> TEXTO DE ORIGEM:
# # # #
Amor e fidelidade: que bicho é esse?

Roberta Moschetto
UNIV Inspire Br
Published in
7 min readOct 6, 2020

Autoras:

Paola Dimitri Crepaldi

Paula Chong

Roberta de Fátima Paulino Moschetto

Resumo

O presente trabalho tem como finalidade refletir sobre o amor e seus pilares de sustentação, dando ênfase a fidelidade, de modo a gerar insights de como as influências da sociedade líquida afetam a criação e manutenção dos relacionamentos humanos e são contrários a sua essência e felicidade.

Abstract

This work aims to reflect on love and its supporting pillars, emphasizing fidelity, in order to generate insights on how the influences of liquid society affect the creation and maintenance of human relationships and are contrary to its essence and happiness.

Amor e Caridade

A caridade pode ser definida como a virtude teologal que conduz as pessoas ao amor a Deus, sendo a “mais excelente das virtudes”, segundo São Tomás de Aquino. Em paralelo, segundo C.S. Lewis, ela também é um dos quatro amores. Naturalmente, o amor e a caridade são termos difíceis de se dividir, até quando se observa de uma maneira didática. Isso ocorre pois, ao falar de amor, é muito difícil não relacioná-lo à caridade, e vice-versa. Isso porque ambas as coisas são, de certa forma, indivisíveis. Isto é, para que se ame, é necessária uma doação de si mesmo, típica da caridade, enquanto que para se praticar a caridade, é necessário o amor. O amor e a caridade, portanto, são intrinsecamente conectados, interdependentes e podem ser manifestados de forma simultânea.
# # # #
> DADOS COLETADOS:
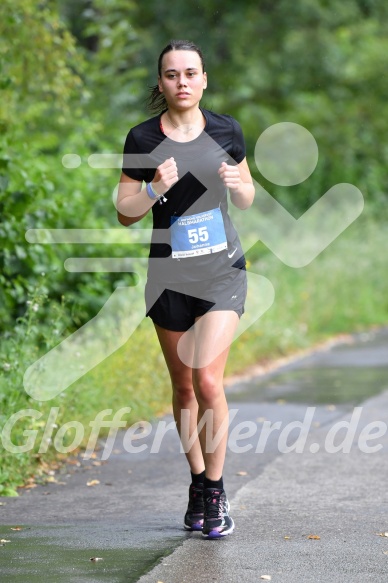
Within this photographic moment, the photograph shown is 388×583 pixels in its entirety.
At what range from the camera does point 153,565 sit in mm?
4723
# # # #
Transcreva, do texto sobre amor e fidelidade, o trecho entre "A caridade pode" e "de forma simultânea.", incluindo ambos.

A caridade pode ser definida como a virtude teologal que conduz as pessoas ao amor a Deus, sendo a “mais excelente das virtudes”, segundo São Tomás de Aquino. Em paralelo, segundo C.S. Lewis, ela também é um dos quatro amores. Naturalmente, o amor e a caridade são termos difíceis de se dividir, até quando se observa de uma maneira didática. Isso ocorre pois, ao falar de amor, é muito difícil não relacioná-lo à caridade, e vice-versa. Isso porque ambas as coisas são, de certa forma, indivisíveis. Isto é, para que se ame, é necessária uma doação de si mesmo, típica da caridade, enquanto que para se praticar a caridade, é necessário o amor. O amor e a caridade, portanto, são intrinsecamente conectados, interdependentes e podem ser manifestados de forma simultânea.